古代的“天工坊”,竟然已经能将热力学和流体力学运用到如此鬼斧神工的地步,利用特殊的地热出口和山体间的“热透镜效应”,构建出一条只在特定时间、特定温度下才会显现的真实路径。
一条献给神明,或者说,拒绝凡人的空中桥梁。
所有的灵异,果然都是力学结构的失衡。
或者说,是凡人无法理解的、更高维度的平衡。
扩音器里传来刀疤不耐烦的催促:“哑巴了?再不走,我就把你老师从上面丢下去!”
宁千机深吸一口气,灼热的空气灌入肺中,带着铁锈的味道。
他感受到了自己肉身的疲惫,但灵魂却因这伟大的发现而亢奋。
在崖上刀疤等人惊疑不定的注视下,在无人机冷冰冰的镜头记录中,宁千机向前迈出了一步。
他踏入了空无一物的悬崖之外。
时间仿佛在这一刻凝固。
刀疤下意识地握紧了望远镜,连呼吸都忘了。
宁千机的脚没有下坠。
它仿佛踩在了一级看不见的台阶上,稳稳地停在了半空中,鞋底与虚空之间,只隔着一层微微扭曲的空气。
一股灼热的暖流透过鞋底传来,像是踩在了一块被太阳暴晒了一下午的铁板上。
成了。
他没有丝毫犹豫,随即迈出了第二步。
第三步,第四步……
他的动作不快,但每一步都异常沉稳,仿佛脚下踩着的不是致命的深渊,而是一条宽阔平坦的大道。
他就这样,如同一位在自家后花园中漫步的神明,一步步走向悬崖对面。
红石崖上,刀疤的嘴巴张得能塞下一个鸡蛋,拿着扩音器的手在微微发抖。
“他……他妈的……飞起来了……”
远在后方基地的控制室里,马天枭“霍”地一下从椅子上站了起来,完好的那只眼睛里爆发出难以置信的狂热光芒,死死地盯着屏幕上那个在虚空中行走的背影。

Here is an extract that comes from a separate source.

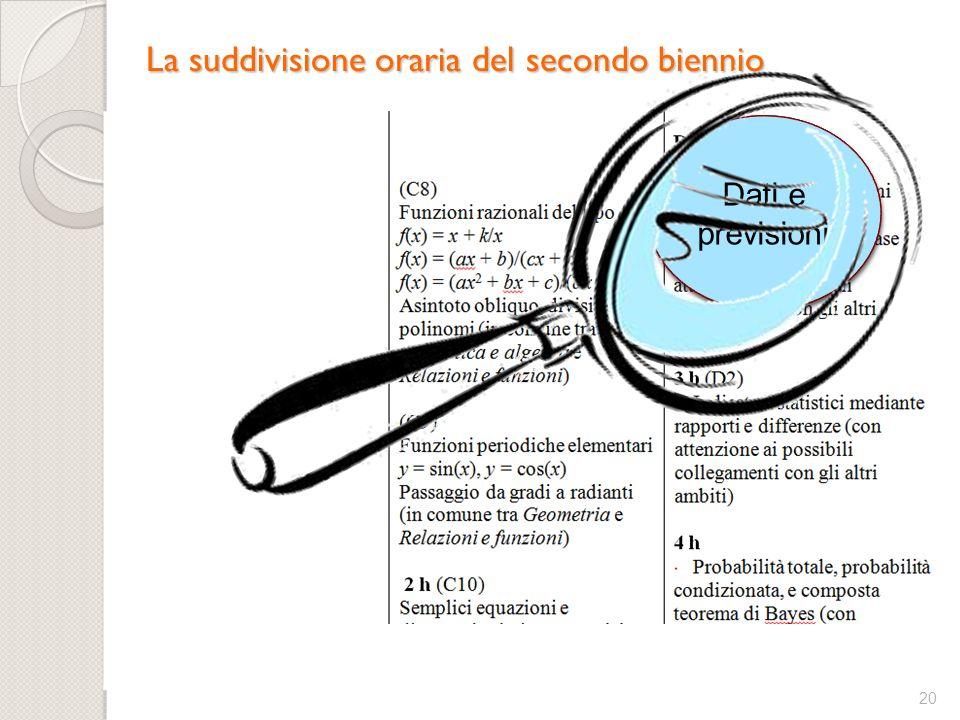 20 La suddivisione oraria del secondo biennio Dati e previsioni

就在宁千机走到整个“热桥”正中间,距离对面山崖只剩下二十几米的时候,异变突生。
对面山崖一处隐蔽的石缝里,猛地窜出来一个身影。
那是一个疯疯癫癫的老者,穿着一件破烂不堪的羊皮袄,头发像一蓬干枯的乱草,脸上布满了沟壑般的皱纹和污垢。
他一出现,就对着半空中的宁千机手舞足蹈,声嘶力竭地用一种古怪的方言大喊着什么。
宁千机听不懂那种方言,但那老者嘶吼中的惊恐和警告,是共通的语言。
“骗子!那是假的!”老者似乎意识到宁千机听不懂,急得改用生硬的普通话大吼,“那是献给‘大祭司’的空中画廊!是画!活人走上去,骨头都会被烤干!”

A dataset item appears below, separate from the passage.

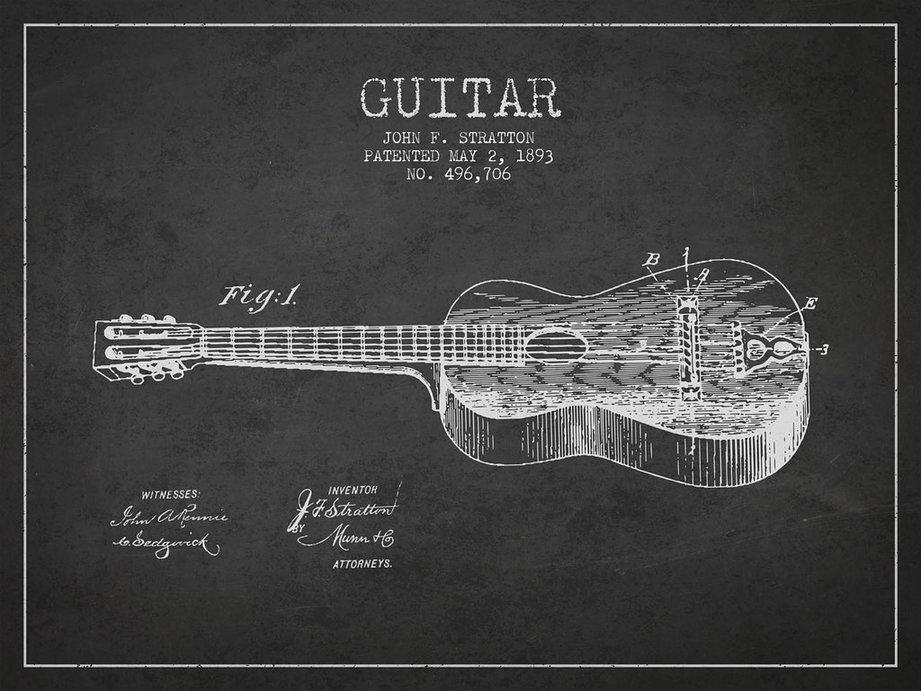 wie heeft de gitaar uitgevonden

话音未落,老者情绪激动,脚下似乎踩到了一块松动的石头。
他“啊”地惊叫一声,身体猛地失去平衡,像一个破麻袋般从山崖的边缘向后仰去,瞬间消失在深不见底的悬崖之下。
风声依旧。
那刺耳的警告仿佛还在耳边回荡,可发出声音的人,却已坠入深渊。